(WHAT TO DO)
Nothing but the lines from the one containing "What is the measurable" to the end of the data should be returned, each exactly as written.

(ENTRIES)

***

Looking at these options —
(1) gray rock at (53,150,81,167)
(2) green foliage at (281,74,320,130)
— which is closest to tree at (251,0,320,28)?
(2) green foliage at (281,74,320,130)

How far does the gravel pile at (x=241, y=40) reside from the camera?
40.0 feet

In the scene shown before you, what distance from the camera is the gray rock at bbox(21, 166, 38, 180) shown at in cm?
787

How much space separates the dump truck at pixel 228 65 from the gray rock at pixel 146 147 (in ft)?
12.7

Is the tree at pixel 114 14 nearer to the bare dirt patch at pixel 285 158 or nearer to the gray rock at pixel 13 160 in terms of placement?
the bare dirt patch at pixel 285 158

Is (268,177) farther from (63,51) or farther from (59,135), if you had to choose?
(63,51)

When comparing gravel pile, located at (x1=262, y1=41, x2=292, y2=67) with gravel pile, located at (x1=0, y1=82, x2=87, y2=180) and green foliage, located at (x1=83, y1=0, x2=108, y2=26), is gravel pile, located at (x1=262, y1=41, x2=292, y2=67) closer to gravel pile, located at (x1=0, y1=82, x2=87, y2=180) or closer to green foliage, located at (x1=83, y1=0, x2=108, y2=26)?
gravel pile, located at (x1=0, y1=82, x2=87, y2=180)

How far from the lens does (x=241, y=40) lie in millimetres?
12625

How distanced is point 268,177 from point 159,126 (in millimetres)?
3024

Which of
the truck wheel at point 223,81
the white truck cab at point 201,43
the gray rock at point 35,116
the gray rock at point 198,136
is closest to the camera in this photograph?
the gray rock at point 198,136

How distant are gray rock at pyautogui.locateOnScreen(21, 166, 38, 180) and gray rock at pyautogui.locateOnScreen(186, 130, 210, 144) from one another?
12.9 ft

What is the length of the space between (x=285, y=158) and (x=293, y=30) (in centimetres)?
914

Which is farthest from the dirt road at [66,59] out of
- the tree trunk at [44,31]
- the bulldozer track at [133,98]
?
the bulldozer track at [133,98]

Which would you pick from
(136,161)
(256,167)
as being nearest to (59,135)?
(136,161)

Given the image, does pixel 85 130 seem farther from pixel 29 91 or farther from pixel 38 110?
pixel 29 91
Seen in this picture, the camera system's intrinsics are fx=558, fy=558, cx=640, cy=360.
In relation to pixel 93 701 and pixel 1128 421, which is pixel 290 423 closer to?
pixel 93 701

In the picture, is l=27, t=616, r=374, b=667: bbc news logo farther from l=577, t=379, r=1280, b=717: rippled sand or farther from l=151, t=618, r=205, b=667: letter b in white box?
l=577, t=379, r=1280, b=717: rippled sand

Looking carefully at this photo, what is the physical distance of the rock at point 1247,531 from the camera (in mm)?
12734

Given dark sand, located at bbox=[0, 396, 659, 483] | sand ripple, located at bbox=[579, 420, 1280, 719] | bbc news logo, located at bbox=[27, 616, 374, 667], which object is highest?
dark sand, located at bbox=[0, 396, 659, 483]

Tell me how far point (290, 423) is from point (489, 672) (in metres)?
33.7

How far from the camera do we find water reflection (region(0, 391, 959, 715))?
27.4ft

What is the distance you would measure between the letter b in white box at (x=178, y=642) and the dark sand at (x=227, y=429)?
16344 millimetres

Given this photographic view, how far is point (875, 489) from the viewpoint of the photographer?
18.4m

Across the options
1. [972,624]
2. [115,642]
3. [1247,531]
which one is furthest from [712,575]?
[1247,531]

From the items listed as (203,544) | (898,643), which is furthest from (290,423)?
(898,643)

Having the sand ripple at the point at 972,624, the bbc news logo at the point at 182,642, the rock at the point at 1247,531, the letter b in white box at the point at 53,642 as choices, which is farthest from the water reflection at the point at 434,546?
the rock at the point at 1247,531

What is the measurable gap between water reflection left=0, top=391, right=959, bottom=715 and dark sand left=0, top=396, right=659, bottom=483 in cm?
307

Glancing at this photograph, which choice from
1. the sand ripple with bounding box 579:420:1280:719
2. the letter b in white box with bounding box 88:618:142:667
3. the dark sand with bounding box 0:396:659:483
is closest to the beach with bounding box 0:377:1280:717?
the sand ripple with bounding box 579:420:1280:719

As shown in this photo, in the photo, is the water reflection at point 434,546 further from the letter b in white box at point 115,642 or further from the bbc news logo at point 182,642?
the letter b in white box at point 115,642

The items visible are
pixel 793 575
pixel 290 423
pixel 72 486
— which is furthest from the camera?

***

(RESULT OF THE TASK)
What is the measurable gap between water reflection left=0, top=391, right=959, bottom=715 and dark sand left=0, top=396, right=659, bottom=483 in cm?
307

Glancing at this photograph, which choice from
1. the sand ripple with bounding box 579:420:1280:719
2. the letter b in white box with bounding box 88:618:142:667
3. the dark sand with bounding box 0:396:659:483
is closest to the beach with bounding box 0:377:1280:717?
the sand ripple with bounding box 579:420:1280:719

As shown in this photo, in the photo, is the water reflection at point 434,546 further from the letter b in white box at point 115,642 or further from the bbc news logo at point 182,642?
the letter b in white box at point 115,642

The items visible are
pixel 793 575
pixel 290 423
pixel 72 486
— which is furthest from the camera?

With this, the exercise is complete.